L’argument apporté en faveur du contraire valait pour le jugement de récompense.
Article 8 — Les anges seront-ils jugés au jugement dernier ?
Objections :
1. Il semble que oui, d’après saint Paul aux Corinthiens (1 Co 6, 3) : "Ignorez-vous que nous jugerons les anges ?" Il ne peut s’agir là de notre état actuel : il doit donc être question du jugement dernier.
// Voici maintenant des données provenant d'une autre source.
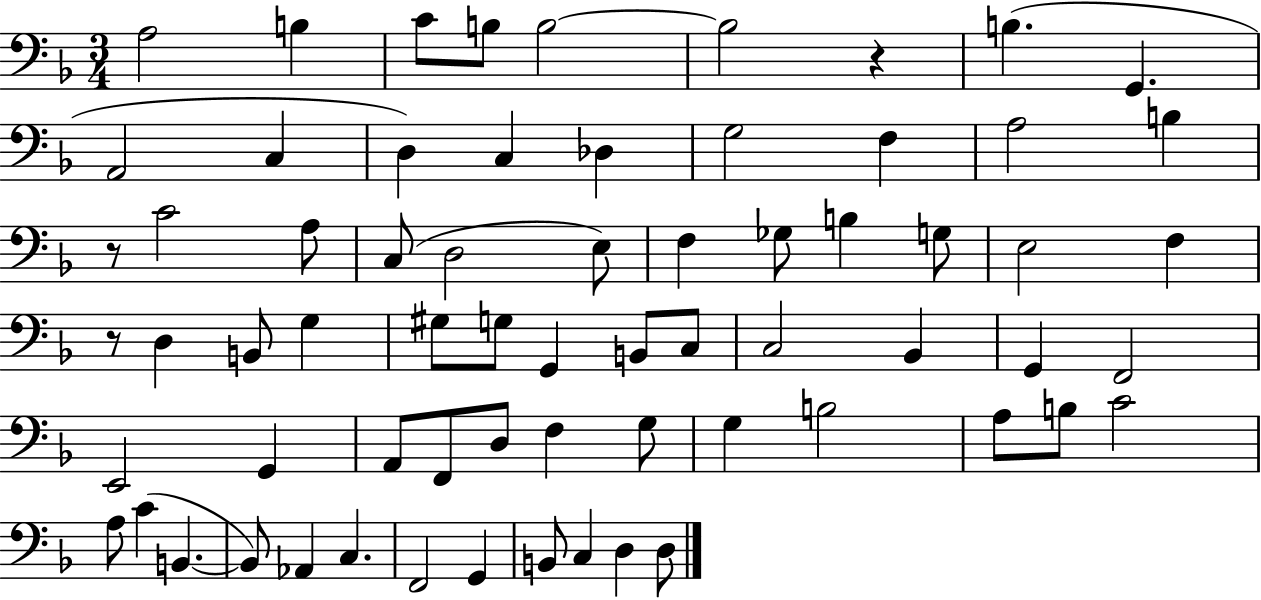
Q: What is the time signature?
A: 3/4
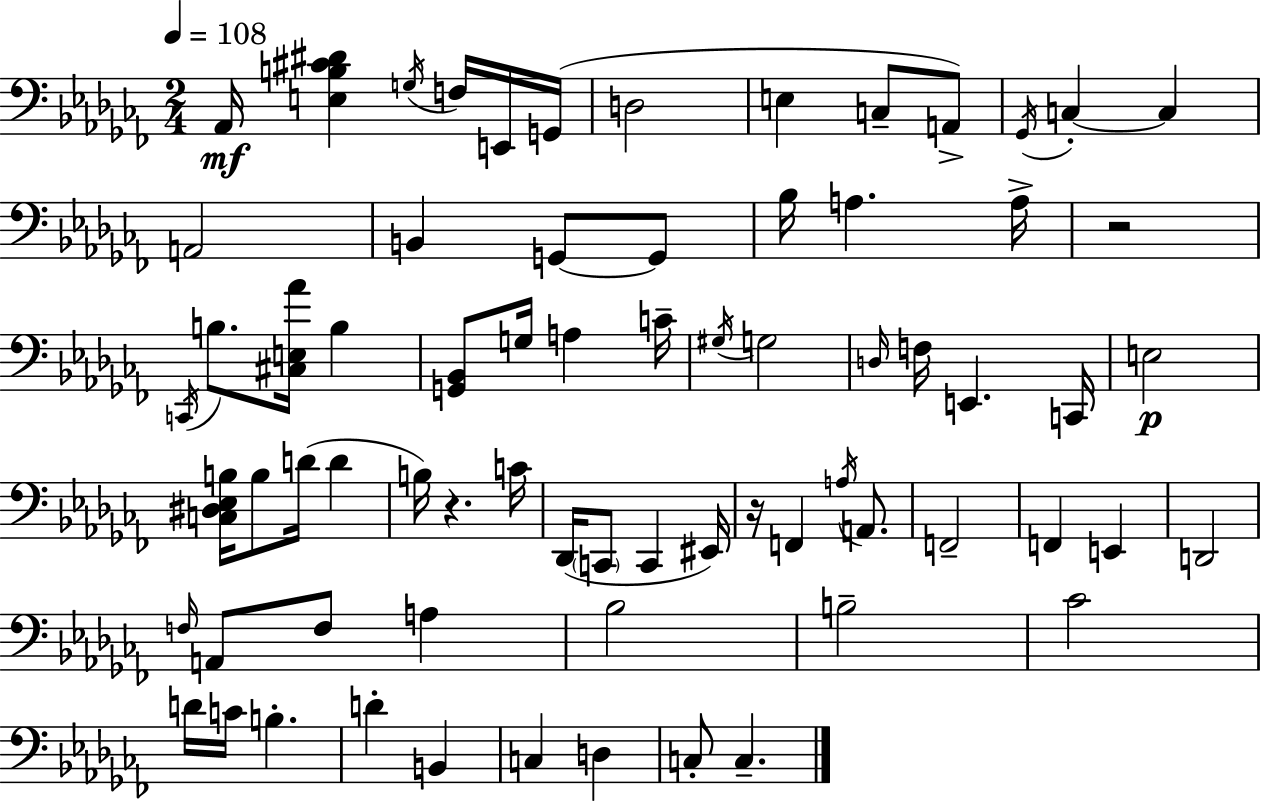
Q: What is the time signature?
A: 2/4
2. Dans Job, nous voyons au sujet de Béhémoth, ou Léviathan, c’est-à-dire du diable : "Il sera précipité à la vue de tous ;" et dans saint Marc, le démon interpelle le Christ "Pourquoi es-tu venu nous perdre avant le temps ? (Mc 1, 24)" Et la Glose d’ajouter : "Les démons apercevant le Seigneur sur la terre, croyaient qu’ils seraient aussitôt jugés." Il semble donc que le jugement final leur soit destiné.
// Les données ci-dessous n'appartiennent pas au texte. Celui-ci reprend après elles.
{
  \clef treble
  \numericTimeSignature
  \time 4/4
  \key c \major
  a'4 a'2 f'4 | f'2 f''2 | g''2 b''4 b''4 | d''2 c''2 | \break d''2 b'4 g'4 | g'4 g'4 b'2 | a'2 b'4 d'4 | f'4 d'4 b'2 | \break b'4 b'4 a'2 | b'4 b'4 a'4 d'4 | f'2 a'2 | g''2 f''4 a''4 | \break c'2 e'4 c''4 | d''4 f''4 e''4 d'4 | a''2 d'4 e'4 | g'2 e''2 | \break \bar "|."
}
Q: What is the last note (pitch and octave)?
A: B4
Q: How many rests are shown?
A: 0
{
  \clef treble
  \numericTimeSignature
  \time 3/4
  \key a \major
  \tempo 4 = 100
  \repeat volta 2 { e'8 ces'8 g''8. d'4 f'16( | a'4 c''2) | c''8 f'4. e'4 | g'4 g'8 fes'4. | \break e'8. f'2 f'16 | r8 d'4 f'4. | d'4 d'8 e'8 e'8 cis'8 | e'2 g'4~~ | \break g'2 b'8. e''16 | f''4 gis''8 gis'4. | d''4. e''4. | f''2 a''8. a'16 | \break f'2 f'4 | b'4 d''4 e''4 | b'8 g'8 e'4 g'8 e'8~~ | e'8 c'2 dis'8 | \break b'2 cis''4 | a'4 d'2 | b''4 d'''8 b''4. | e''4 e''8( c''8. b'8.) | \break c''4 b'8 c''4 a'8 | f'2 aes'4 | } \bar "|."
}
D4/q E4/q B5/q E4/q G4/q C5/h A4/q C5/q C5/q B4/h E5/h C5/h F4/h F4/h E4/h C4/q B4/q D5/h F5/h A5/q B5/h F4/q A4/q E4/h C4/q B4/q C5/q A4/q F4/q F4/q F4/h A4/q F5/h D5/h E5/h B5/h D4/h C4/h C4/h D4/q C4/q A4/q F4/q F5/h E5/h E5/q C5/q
3. Saint Pierre dit : "Dieu n’a point pardonné aux anges qui péchaient. Il les a réservés pour être jugés et livrés aux êtres hurlants de l’enfer et tourmentés dans le Tartare." Il semble donc que les anges seront jugés.
Cependant :
1. "Dieu ne juge pas deux fois le même objet." Les mauvais anges ont déjà été jugés, selon ce mot de saint Jean : "Le prince de ce monde a déjà été jugé. (Jn 16, 11)" Les anges ne seront donc plus jugés.
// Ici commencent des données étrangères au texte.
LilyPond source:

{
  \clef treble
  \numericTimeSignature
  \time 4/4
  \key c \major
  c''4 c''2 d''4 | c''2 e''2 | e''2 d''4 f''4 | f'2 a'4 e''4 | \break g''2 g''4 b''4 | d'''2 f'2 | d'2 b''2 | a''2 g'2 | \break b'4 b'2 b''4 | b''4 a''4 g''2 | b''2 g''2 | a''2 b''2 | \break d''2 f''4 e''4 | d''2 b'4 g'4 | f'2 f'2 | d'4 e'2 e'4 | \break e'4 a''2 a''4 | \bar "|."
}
2. En outre, la bonté ou la malice des anges est plus parfaite que celle des hommes sur la terre. Mais certains hommes, bons et mauvais, ne seront pas jugés, comme il est dit dans les Sentences. Les anges bons et mauvais ne seront donc pas jugés.
Conclusion :
Le jugement en tant que délibération n’aura aucunement lieu pour les anges, bons ou mauvais : car on ne pourrait trouver rien de mal chez les bons ni de bon chez les mauvais. Par contre, si nous parlons du jugement en tant que rétribution, nous devons distinguer deux sortes de rétributions : l’une répond aux mérites personnels des anges : elle fut accomplie dès le début, quand les uns furent élevés jusqu’à la béatitude, et les autres noyés dans la misère. Il y a une autre rétribution qui correspond aux oeuvres bonnes ou mauvaises accomplies grâce à l’intervention des anges : celle-là aura lieu au jugement dernier : les bons anges se réjouiront davantage du salut de ceux qu’ils auront portés aux actions méritoires, tandis que les mauvais anges seront davantage tourmentés par la chute des hommes méchants, qui auront été poussés par eux au mal. Donc, à proprement parler, il n’y aura point place au jugement dernier pour les anges, ni comme juges ni comme jugés, mais seulement pour les hommes. Cependant indirectement, le jugement regardera les anges, en tant qu’ils auront été mêlés aux actions des hommes.
Solutions :
1. Ce mot de l’Apôtre doit être appliqué au jugement de comparaison, car certains hommes seront trouvés supérieurs à certains anges.
2. Les démons eux-mêmes seront précipités, aux yeux des hommes, en ce sens qu’ils seront jetés pour toujours dans la prison de l’enfer sans avoir désormais la liberté d’en sortir celle-ci ne leur était accordée que tant qu’ils étaient ordonnés par la divine providence à éprouver la vie des hommes.
Cela vaut aussi pour la troisième difficulté.